What this pattern does

This page provides a comprehensive, battle-tested regular expression for matching ipv4 octet extraction (capture groups), ported and verified for Go. A rigorously tested regex reduces debugging time and protects your application from edge-case failures. The snippet below is ready to drop into your Go project — whether you're validating in a Gin handler, a gRPC service, or a command-line tool.

Go Implementation

Go
// IPv4 Octet Extraction (Capture Groups)
// ReDoS-safe | RegexVault — Web & Network > IPv4

package validation

import "regexp"

var ipv4OctetExtractionCaptureGroupsRe = regexp.MustCompile(`^((?:25[0-5]|2[0-4][0-9]|1[0-9]{2}|[1-9][0-9]|[0-9]))\.((?:25[0-5]|2[0-4][0-9]|1[0-9]{2}|[1-9][0-9]|[0-9]))\.((?:25[0-5]|2[0-4][0-9]|1[0-9]{2}|[1-9][0-9]|[0-9]))\.((?:25[0-5]|2[0-4][0-9]|1[0-9]{2}|[1-9][0-9]|[0-9]))$`)

func ValidateIpv4OctetExtractionCaptureGroups(s string) bool {
    return ipv4OctetExtractionCaptureGroupsRe.MatchString(s)
}

// Example
// fmt.Println(ValidateIpv4OctetExtractionCaptureGroups("192.168.1.1")) // true

Test Cases

Matches (Valid)
Rejects (Invalid)
192.168.1.1256.1.1.1
10.0.0.0192.168.1
255.255.255.255192.168.1.1.1
0.0.0.0192.168.01.1
172.31.100.200abc.def.ghi.jkl

When to use this pattern

This pattern is drawn from the Web & Network > IPv4 category and carries a ReDoS-safe certification.

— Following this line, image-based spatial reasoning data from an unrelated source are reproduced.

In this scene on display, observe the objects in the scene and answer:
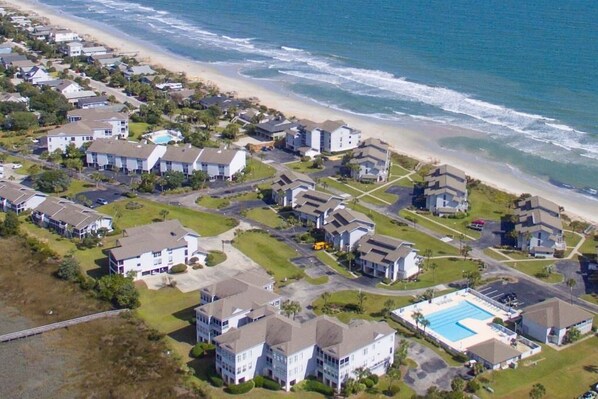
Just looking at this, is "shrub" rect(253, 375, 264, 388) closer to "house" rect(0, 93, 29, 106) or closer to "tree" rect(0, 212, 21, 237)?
"tree" rect(0, 212, 21, 237)

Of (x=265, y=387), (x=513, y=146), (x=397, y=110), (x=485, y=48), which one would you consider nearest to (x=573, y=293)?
(x=265, y=387)

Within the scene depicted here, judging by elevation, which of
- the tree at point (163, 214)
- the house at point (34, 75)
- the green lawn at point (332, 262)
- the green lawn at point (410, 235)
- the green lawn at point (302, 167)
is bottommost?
the green lawn at point (332, 262)

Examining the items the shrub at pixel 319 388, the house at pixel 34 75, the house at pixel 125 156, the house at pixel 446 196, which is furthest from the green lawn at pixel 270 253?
the house at pixel 34 75

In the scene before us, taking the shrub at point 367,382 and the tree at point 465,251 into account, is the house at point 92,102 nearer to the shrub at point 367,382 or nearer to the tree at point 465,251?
the tree at point 465,251

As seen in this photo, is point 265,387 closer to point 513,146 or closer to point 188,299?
point 188,299

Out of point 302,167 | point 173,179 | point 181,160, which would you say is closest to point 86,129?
point 181,160

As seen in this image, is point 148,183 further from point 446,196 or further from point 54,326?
point 446,196

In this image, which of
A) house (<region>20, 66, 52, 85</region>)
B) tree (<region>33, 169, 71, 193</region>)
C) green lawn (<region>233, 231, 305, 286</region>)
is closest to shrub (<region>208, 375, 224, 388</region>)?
green lawn (<region>233, 231, 305, 286</region>)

That matters for Go developers because Go's RE2 engine is inherently safe from catastrophic backtracking, but this pattern has been additionally verified for correctness. RegexVault audits patterns against known backtracking attack vectors, ensuring you have the necessary context before using this regex in a high-stakes production environment.

Common Pitfalls

Avoid using this pattern in a replace context with back-references without validating the captured value — the groups are strings, not integers.

Technical Notes

Groups 1–4 capture each octet as a string. Cast to integer after extraction. Python users can use (?P<octet1>...) syntax for named groups.